# Your task
Which lines run from the one containing "phylum: Chordata" to the end of the entries below? Retype exactly those, both ends included.

====== Entries supplied ======

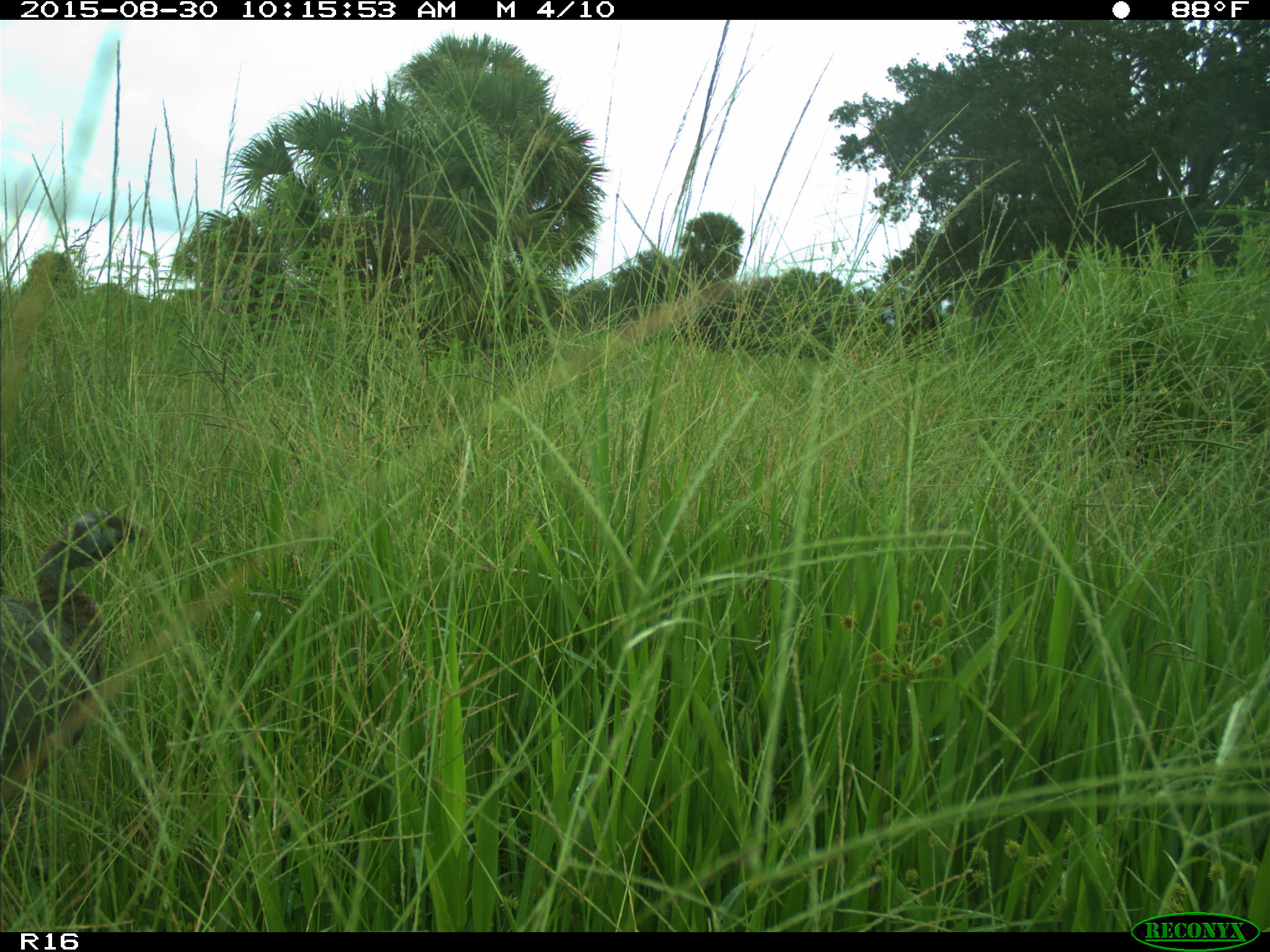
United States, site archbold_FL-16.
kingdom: Animalia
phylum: Chordata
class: Aves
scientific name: Aves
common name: birds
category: unidentified bird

======

# Task answer
phylum: Chordata
class: Aves
scientific name: Aves
common name: birds
category: unidentified bird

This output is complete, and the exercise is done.